Wikipedia Analytics Request
Purpose
Please provide as much context as possible as well as what the produced insights or services will be used for.
The TechWish team is targeting the following behavior change in 2026:
- We want to see an increase in newcomers (< 100 edits) returning to make constructive reference edits. If we see an increase during the period in which they are still defined as newcomers, we hypothesise that that the improvements we make are helping them understand and learn how to use the tooling for citations. This also means that when they grow into more experienced users (as measured by the number of edits) they are equipped with the means to continue creating constructive edits and are supported by the tooling.
Constructive references edits is defined as published edits that include a reference and that are not reverted within 48 hours of being published.
The success metric for this is:
The percentage of newcomers that have successfully published their first reference using VisualEditor (with or without ReferenceCheck), that return to add another reference without ReferenceCheck within y days, increases by x%.
Please see notes from chat with Megan Neisler.
Questions to be answered
- What is the rate (within how many days) at which newcomers return to create an edit?
- What is the rate (within how many days) at which newcomers return to create an edit with references?
- What is the percentage of newcomers that return to add another reference?
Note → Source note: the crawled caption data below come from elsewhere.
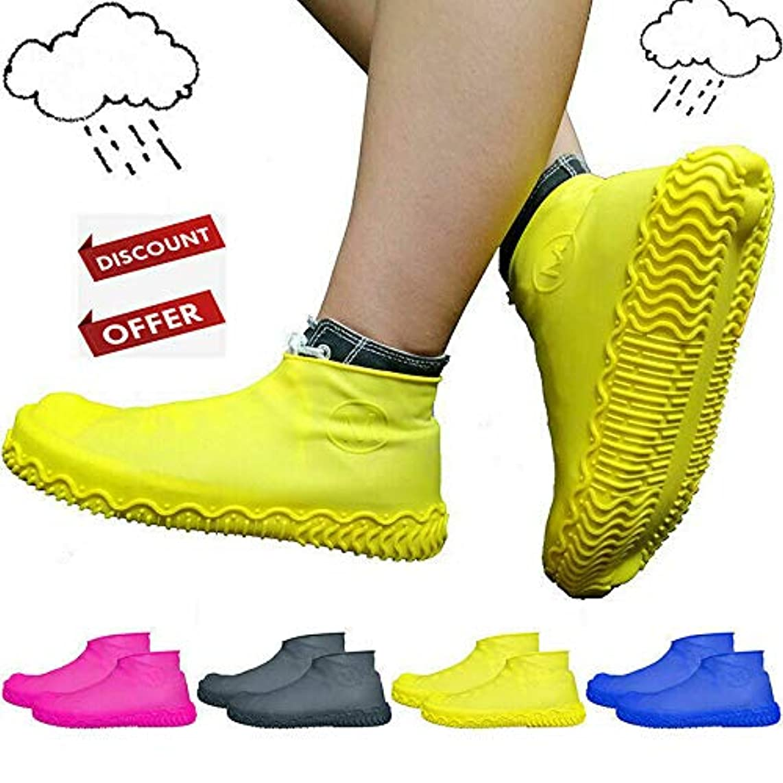 頭痛屋内でギネス靴カバー 男女兼用の靴カバー雨よけの防水靴カバー滑り止めの厚くすることの身につけられる靴カバー再使用可能な防水靴カバーMコード (イエロー)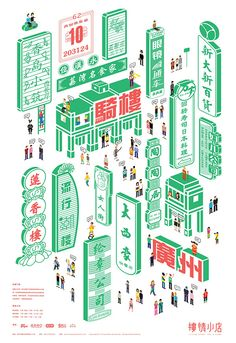 樓情小店 / Living under the arcade by Kay Dung, via Behance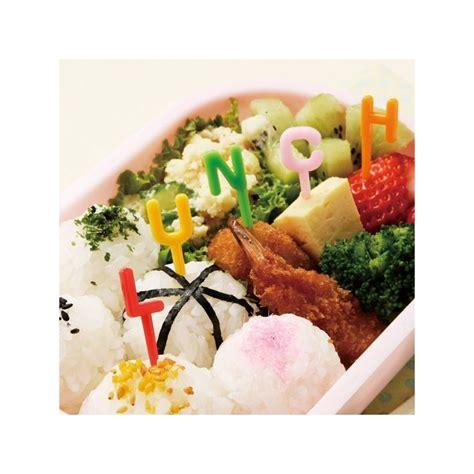 Torune S Assist Sushi Food Picks image gallery japanese letter food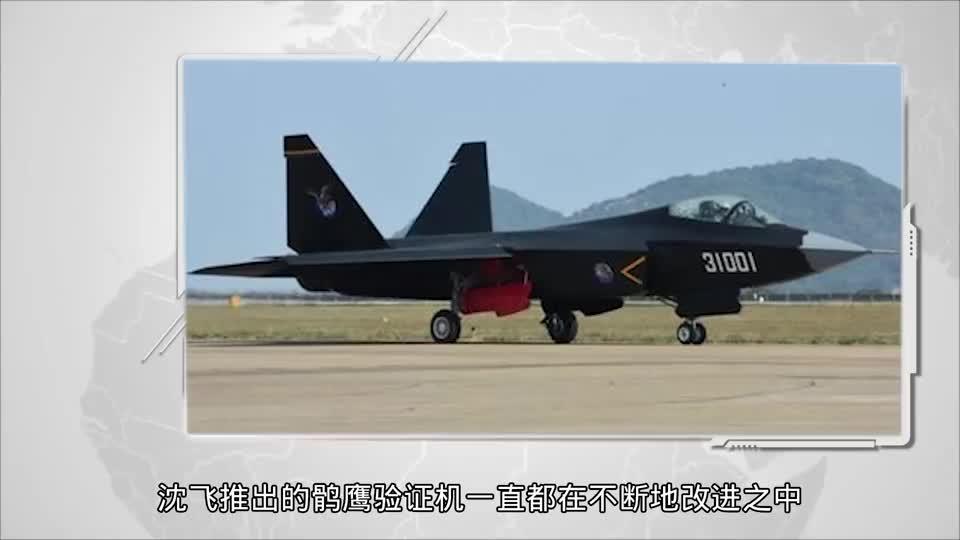 沈飞FC31又有新进展?采用先进超材料,隐身性能再次升级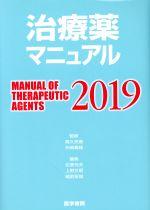 治療薬マニュアル(2019)(単行本)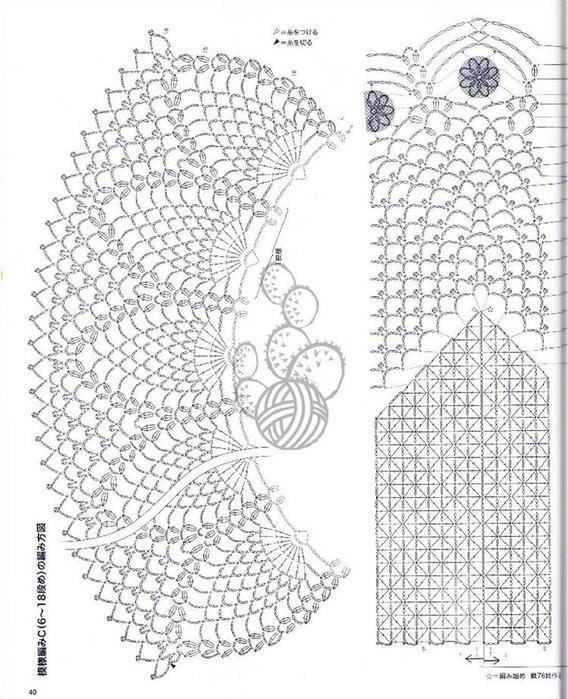 ananas13-40 (568x700, 359Kb)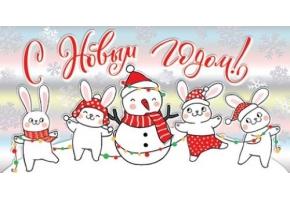 Открытки, приглашения, письма Деду Морозу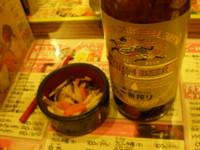 asagaya-sakura-suisan42.jpg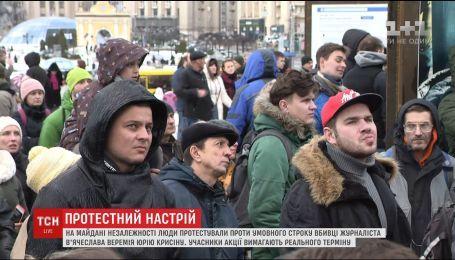 В центре Киева прошел протест против приговора убийце журналиста Вячеслава Веремия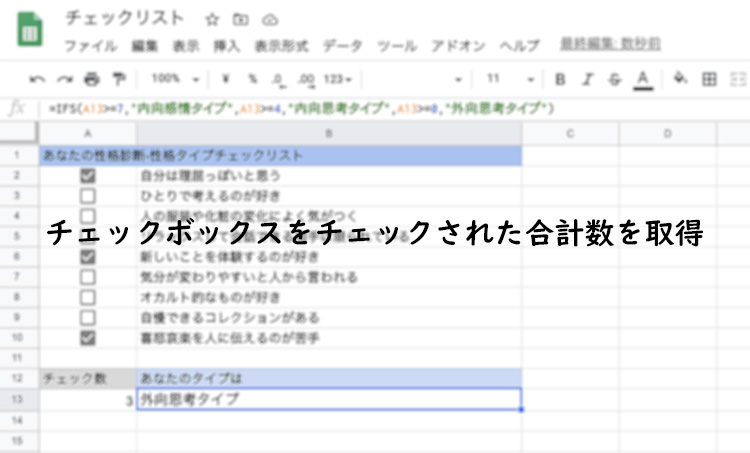 googlespreadsheet_checkbox_checlist_topimage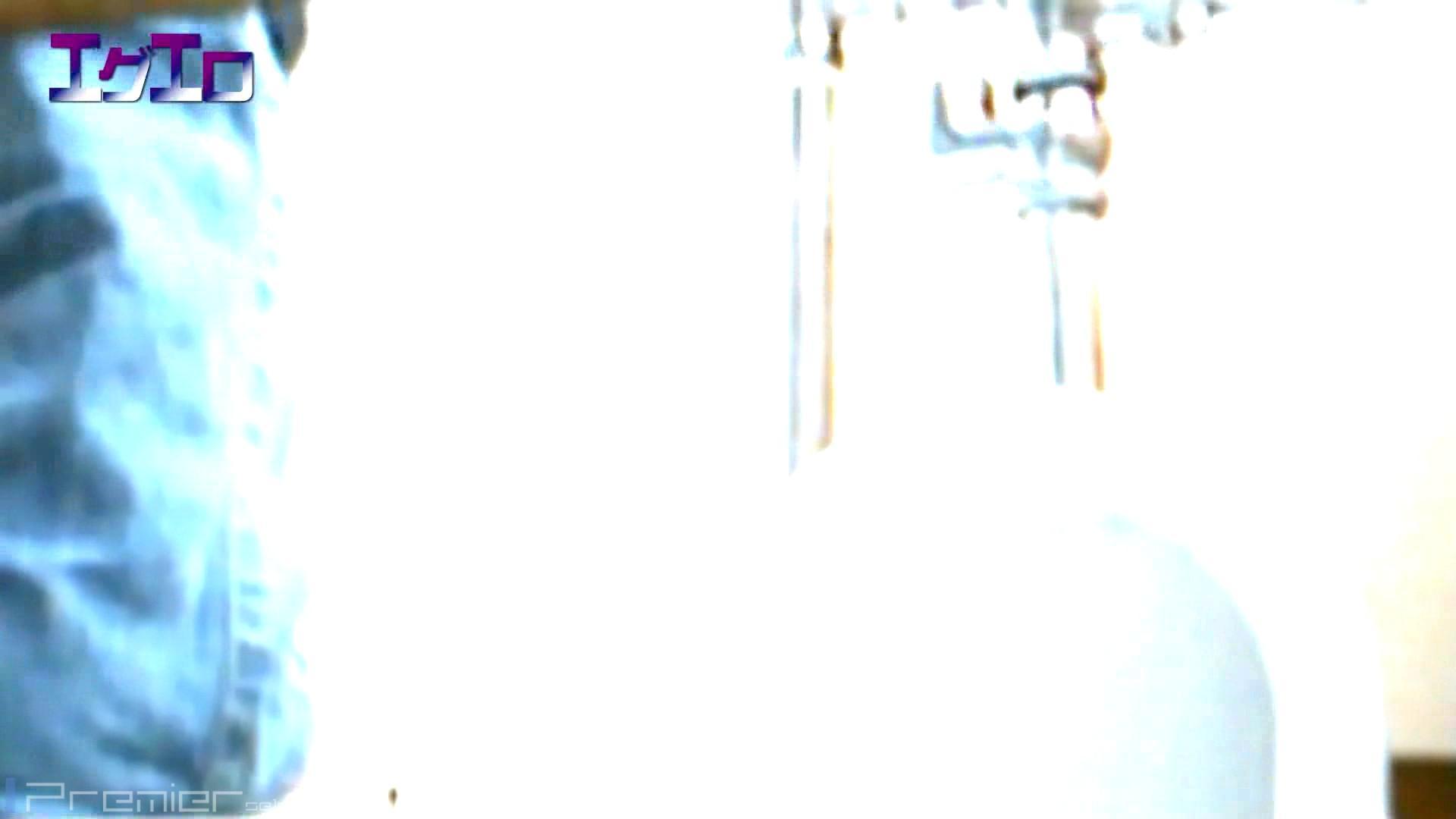 至近距離洗面所 Vol.11 OLの実態 | 洗面所  57pic 7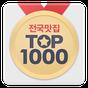 전국맛집 TOP1000 - 실시간 맛집 랭킹&쿠폰 맛집 1.9.7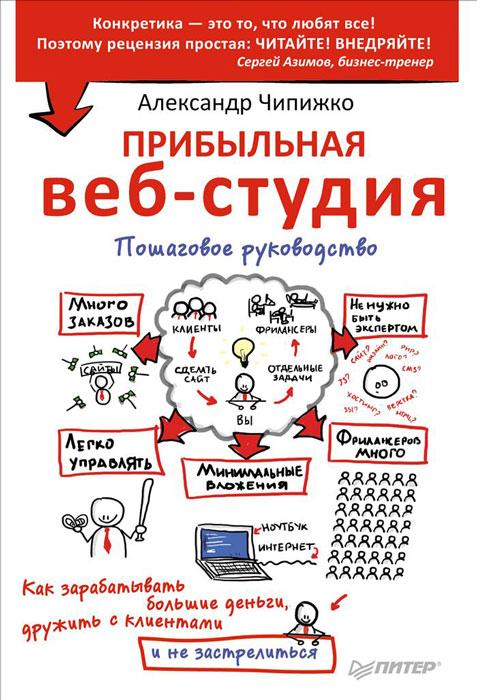 Прибыльная веб-студия. Пошаговое руководство Александр Чипижко: бизнес-тренер...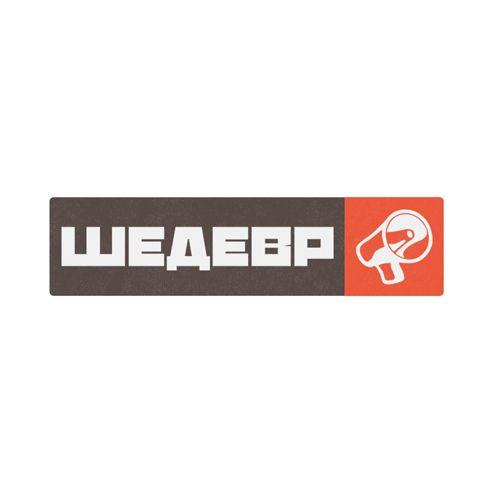 Логотип для брендинговой компании - дизайнер doodar87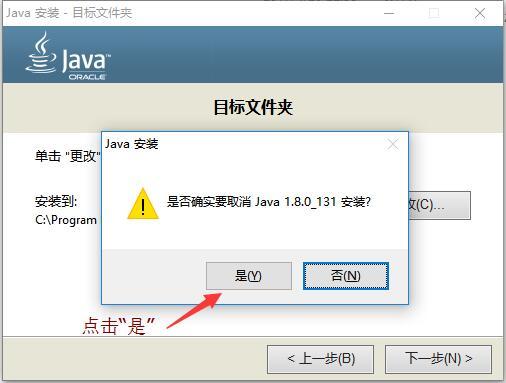 jdk install 5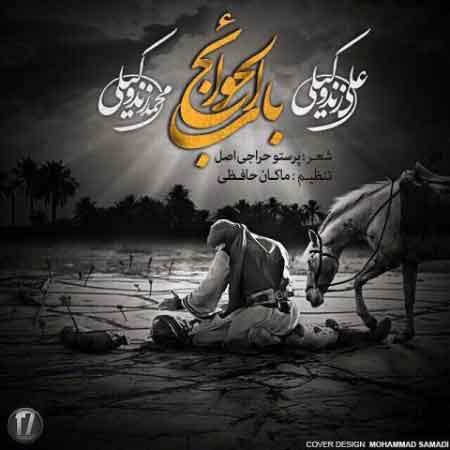 علی زند وکیلی و محمد زند وکیلی باب الحوائج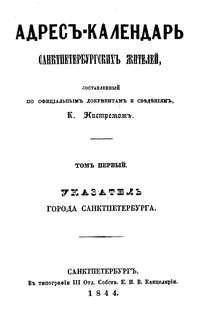- Адрес-календарь санкт-петербургских жителей, составленный по официальным документам и сведениям К. Нистремом. Том 1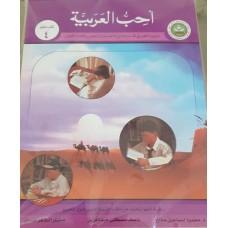 أحب العربية كتاب المعلم الرابع مع السي دي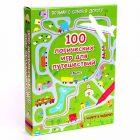 100 логических игр в путешествиях, Робинс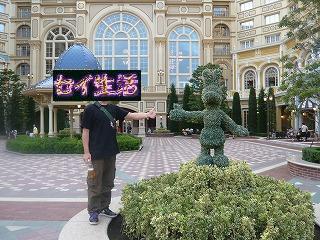 東京ディズニーランド (2)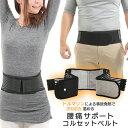 腰痛ベルト サポーター ベルト 温め コルセット サポート ぎっくり腰 骨盤ベルト 自己発熱 ウォーマー ぽかぽか 冷え…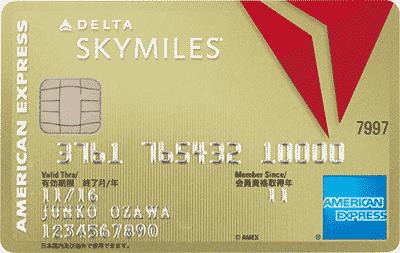 デルタスカイマイル アメックスゴールドカードのメリット・デメリットを徹底解説!
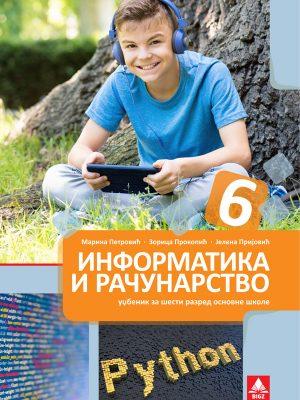 Informatika 6 udžbenik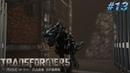 Transformers Rise of the Dark Spark - Дрифт в заложниках 13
- What is a plausible increase that we can work towards in 2026? Determining the x% increase.
- What is the total number of newcomers
Desired Outputs
The desired outputs of this task are listed and confirmed as being finished below.
- Superset report for de.wiki showing total number of newcomers overtime.
- Superset report showing percentage of newcomers returning to add another reference within x days.
Deadline
Please make the time sensitivity of this request clear with a date that it should be completed by. If there is no specific date, then the task will be triaged based on its priority.
- First round of results preferably by 30.11.2025 so that we can re-adjust plan if need be.
- The data points have to be available beginning of Q1 2026 so that the numbers can be updated on meta.wikipedia.org.
Information below this point is filled out by the task assignee.
Assignee Planning
Sub Tasks
A full breakdown of the steps to complete this task.
- Explore potentially useful tables (DataHub)
- wmf.mediawiki_history
- editcheck-newreference revision tag for all edits made using the visual editor to pages in the main namespace that involve an edit where people add a net new reference
- revision_is_identity_reverted AND revision_seconds_to_identity_revert <= 172800 for reverted in 48 hrs (not a "constructive" edit)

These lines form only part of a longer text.